I didn’t know I was trans until about age 23. I was a tomboy growing up, then an athlete, and then a masculine lesbian, and finally came out as male. Since I came out at age 24 six years ago, I started Hormone Replacement Therapy, and have had two gender affirmation surgeries. 

My wife is a trans woman. She was always feminine but gradually came out as female. In high school, she started using makeup, then started wearing feminine clothing. She came out as genderqueer right after high school and started wearing skirts and heels, until one day someone told her mom, “You have a very beautiful daughter.”

Her mom looked at her inquisitively through new eyes and said, “Yes, I do.” She started identifying as female at age 21, but she hasn’t had any sort of medical transition. She hasn’t had HRT or any surgeries, and at this point, doesn’t plan to. She’s no less female because she hasn’t medically transitioned.

§ Things to do
a) Summarize the passage in two sentences.
b) Reproduce the passage word for word, starting at "My wife is a" and ending at "hasn’t medically transitioned.".
c) According to the passage, at what age did the wife start identifying as female?

[Extracted records]
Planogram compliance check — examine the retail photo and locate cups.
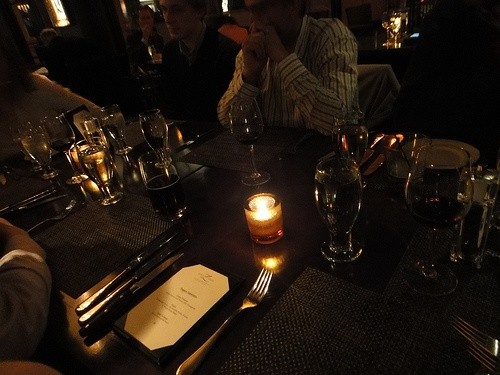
[145,173,184,218]
[382,132,432,195]
[460,163,499,269]
[242,191,285,245]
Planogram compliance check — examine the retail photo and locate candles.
[246,196,281,236]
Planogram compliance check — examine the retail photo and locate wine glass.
[9,104,187,222]
[312,158,364,262]
[380,8,409,49]
[403,144,474,296]
[228,96,271,186]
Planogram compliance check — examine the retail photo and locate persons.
[0,0,247,375]
[218,0,360,138]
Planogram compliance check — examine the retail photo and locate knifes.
[363,133,404,176]
[359,133,384,169]
[0,187,69,213]
[72,225,194,337]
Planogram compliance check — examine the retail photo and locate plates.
[403,138,480,170]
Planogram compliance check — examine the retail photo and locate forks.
[26,199,76,232]
[175,268,274,375]
[451,315,500,375]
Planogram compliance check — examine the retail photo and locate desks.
[0,116,500,375]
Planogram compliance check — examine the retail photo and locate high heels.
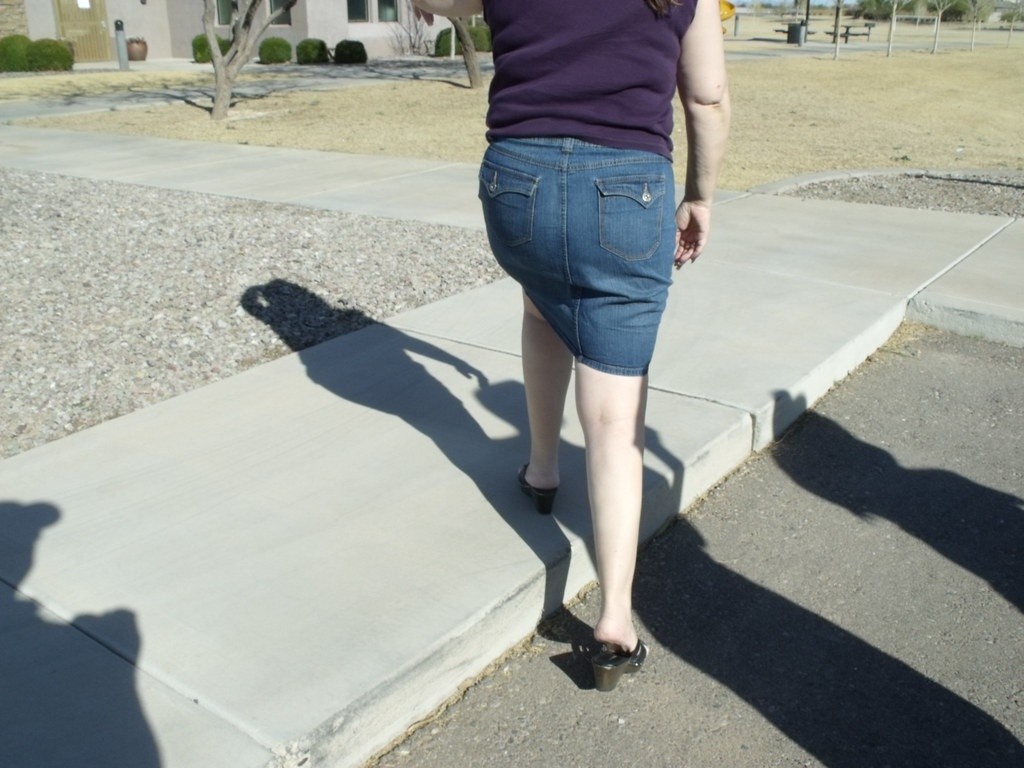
[516,462,559,514]
[592,638,650,692]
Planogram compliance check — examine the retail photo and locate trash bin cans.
[787,23,801,43]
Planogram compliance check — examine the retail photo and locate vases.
[128,39,148,60]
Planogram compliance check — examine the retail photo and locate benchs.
[826,22,874,42]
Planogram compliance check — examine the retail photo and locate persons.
[417,0,731,692]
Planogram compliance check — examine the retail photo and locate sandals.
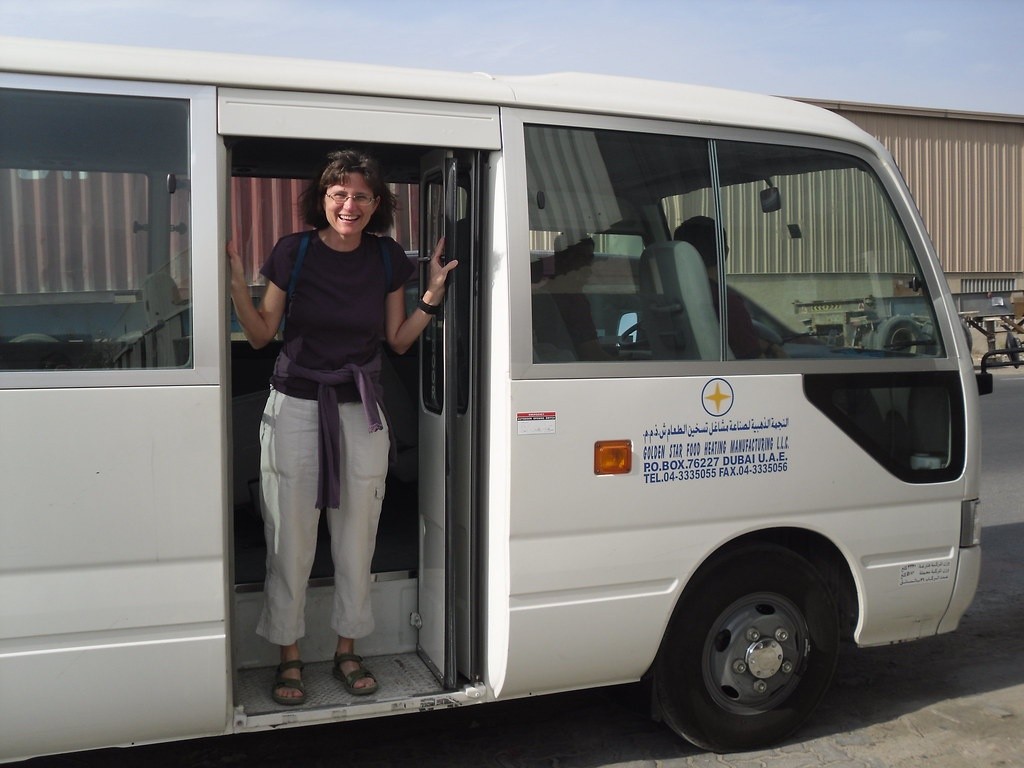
[331,651,377,695]
[271,660,307,705]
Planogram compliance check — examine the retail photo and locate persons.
[547,214,791,359]
[229,151,457,703]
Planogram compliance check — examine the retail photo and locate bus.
[0,32,1024,756]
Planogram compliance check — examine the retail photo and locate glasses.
[325,193,376,206]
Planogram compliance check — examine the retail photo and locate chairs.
[635,249,735,362]
[142,271,182,341]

§ Task results
a) The narrator realized being trans at about age 23, came out as male at 24, and has since started Hormone Replacement Therapy and had two gender affirmation surgeries. The narrator's wife is a trans woman who came out gradually, began identifying as female at 21, and has had no medical transition and does not plan to.

b)
My wife is a trans woman. She was always feminine but gradually came out as female. In high school, she started using makeup, then started wearing feminine clothing. She came out as genderqueer right after high school and started wearing skirts and heels, until one day someone told her mom, “You have a very beautiful daughter.”

Her mom looked at her inquisitively through new eyes and said, “Yes, I do.” She started identifying as female at age 21, but she hasn’t had any sort of medical transition. She hasn’t had HRT or any surgeries, and at this point, doesn’t plan to. She’s no less female because she hasn’t medically transitioned.

c) At age 21.